Guinness Recognizes Piccolissimo as World’s Smallest Self-Powered Flying Robot

Guinness Recognizes Piccolissimo as World’s Smallest Self-Powered Flying Robot

Professor Mark Yim and graduate student Matt Piccoli, creators of Piccolissimo.

Guinness World Records has officially recognized Piccolissimo as the World’s Smallest Self-Powered Flying Robot.

Italian for “tiniest,” Piccolissimo is the brain child of Matt Piccoli, a graduate student in professor Mark Yim’s ModLab. The robot comes in two sizes; the smaller weighs less than 2.5 grams and is about the width of a quarter, while the larger, steerable version is about 2 grams heavier and a centimeter wider.

The string of adjectives qualifying Piccolissimo as the “smallest” is necessary due to the concerted effort in miniaturizing flying robots. Harvard’s RoboBee, for example, is a few millimeters smaller than the steerable Piccolissimo, but is tethered to a terrestrial power source, limiting its range of motion.

Enabling directional control on such a tiny frame is an equally big challenge, but one that the ModLab is particularly equipped to address. One of the lab’s specialties is “underactuated” robots, ones that achieve the greatest range of motion with the fewest motors possible.

To that end, Piccolissimo has only two moving parts: a propeller and the body of the robot itself. Made out of light, 3D-printed plastic, Piccolissimo’s body spins in the opposite direction as the propeller. Precisely timed speed changes, controlled by an infrared signal, can therefore turn the robot one way or another.

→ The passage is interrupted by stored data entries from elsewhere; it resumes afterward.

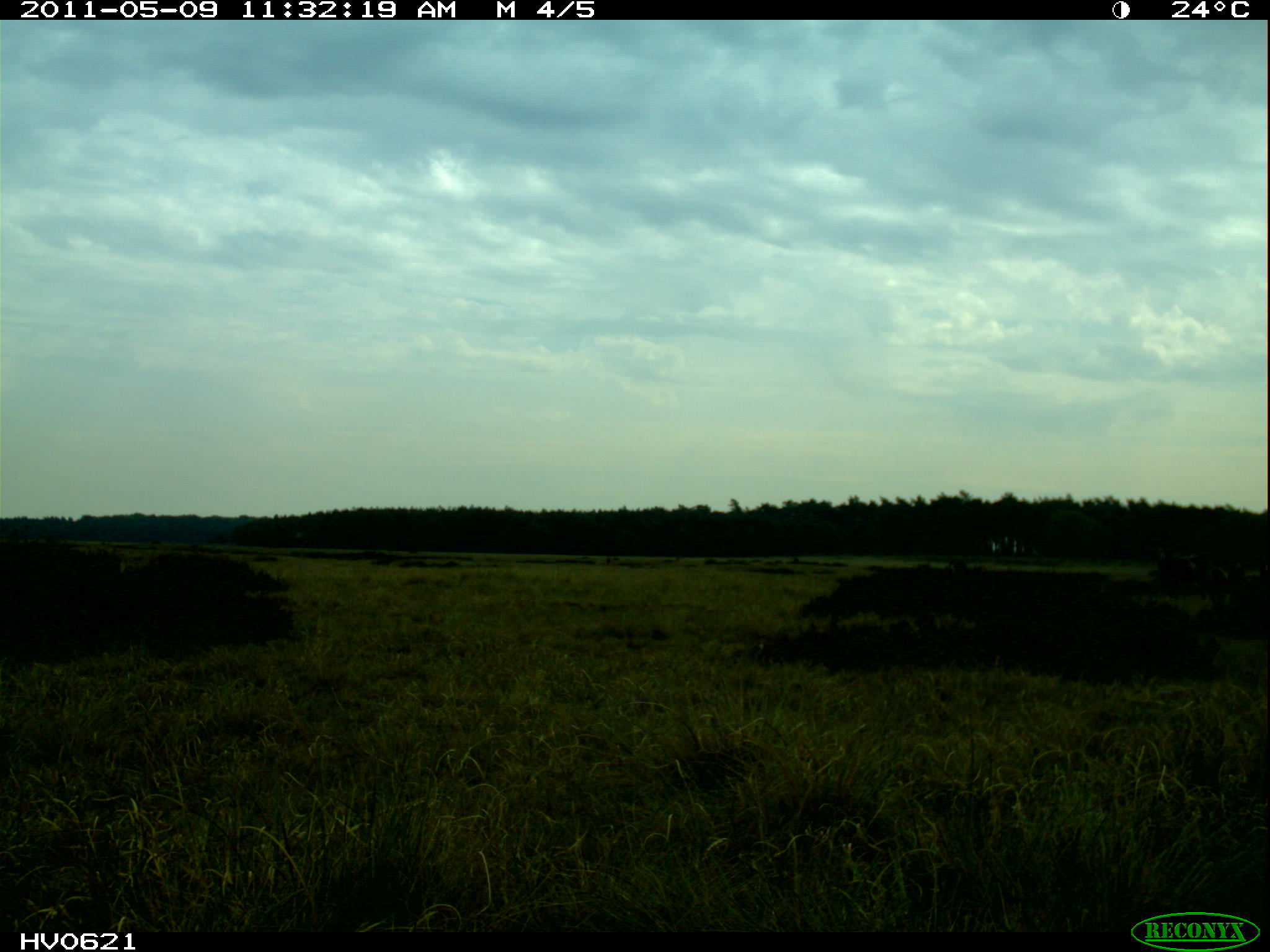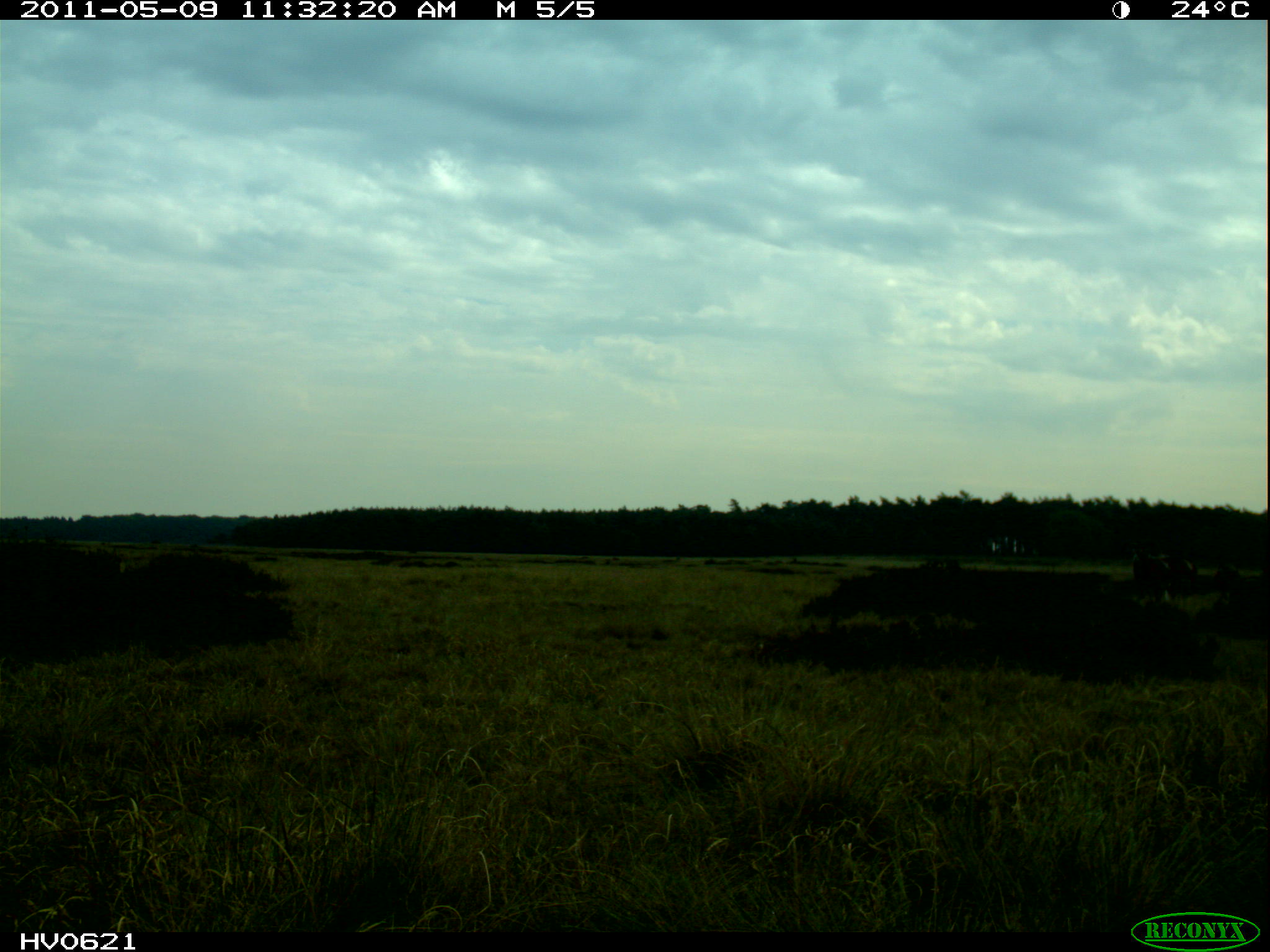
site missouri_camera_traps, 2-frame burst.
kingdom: Animalia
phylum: Chordata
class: Mammalia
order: Artiodactyla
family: Bovidae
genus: Ovis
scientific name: Ovis ammon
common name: mouflon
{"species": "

Professor Mark Yim and graduate student Matt Piccoli, creators of Piccolissimo.

“The body spins around 40 times per second, while the propeller spins about 800 times per second,” Piccoli says.“Since the propeller is mounted off-center on the vehicle body, the propeller’s center, and therefore the location of its thrust, also spins around 40 times per second. If we increase the propeller speed every time the body is facing ‘6 o’clock’ and slow down the propeller every time the body faces ’12 o’clock,’ the average torque tries to turn the body towards ’12 o’clock.’”

While Piccolissimo’s small size limits how much it can carry — about a gram’s worth of payload — it is enough for a small camera or other types of sensors. Piccoli also thinks that the robot’s unique mode of locomotion could be an asset in this area as well.

“Spinning vehicles are pretty terrible for carrying people, but pretty fantastic for carrying sensors,” Piccoli says. “It’s common practice to make a simple sensor, then spin it around, like radar dishes at airports. We get this feature for free, so we could take a line-scan camera, like in a barcode reader, put it on the vehicle body, and get a 360-degree panorama. These cameras are simpler and smaller than a normal 2D camera, and yet we’d get a better field of view.”